In the contextual menu of the e.g. Change Name field there should be an Insert Placeholder submenu.

bosie · December 11, 2020, 12:13pm

there is a submenu but “Sortable Document Date” isn’t among the options

edit: it seems to be the option ‘document date -> 2020-11-12’

BLUEFROG · December 11, 2020, 12:16pm

Choose the date type, like Oldest Document Date, then choose the date like 2020-12-11.

bosie · December 11, 2020, 12:16pm

i got it to work but this is basically the same problem as i have with hazel. every new invoice requires a change in the rules, defeating the purpose of having the rules in the first place.

cgrunenberg · December 11, 2020, 12:18pm

My example for…

…is able to handle multiple products & companies, see screenshot. But of course it’s hard to tell without knowing the actually desired names and the actual documents and how often you have to process new types of documents.

bosie · December 11, 2020, 12:19pm

but you are hardcoding both the product and companies?

BLUEFROG · December 11, 2020, 12:19pm

Criss’ smart rule covers three distinct variations, i.e., three different kinds of documents. You only entered one criteria while he used an OR method via the pipe (|) to specify multiples.

cgrunenberg · December 11, 2020, 12:20pm

Yes. A new company/product would require an update of the rule.
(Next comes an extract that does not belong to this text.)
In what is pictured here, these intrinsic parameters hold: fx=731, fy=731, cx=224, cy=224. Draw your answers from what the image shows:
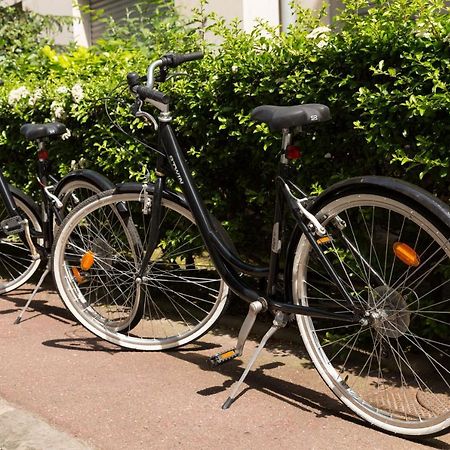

bosie · December 11, 2020, 12:20pm

well, no. his smart rule doesn’t cover anything as hardcoding entities is the opposite of what you should do. say i buy something from seller ABC, now i need to add ABC to the hardcoded entity list

bosie · December 11, 2020, 12:21pm

here is my hazel rule for renaming ‘vanguard statements’

Same principle as Criss’ rule but thats exactly what i would like to avoid

BLUEFROG · December 11, 2020, 12:21pm

I didn’t say it covered everything. I said it covers three types. And yes, of course you’d need to modify the rule to support new variants.

bosie · December 11, 2020, 12:22pm

sorry, what 3 types btw?

BLUEFROG · December 11, 2020, 12:24pm

Documents from Apple, Microsoft, or IBM.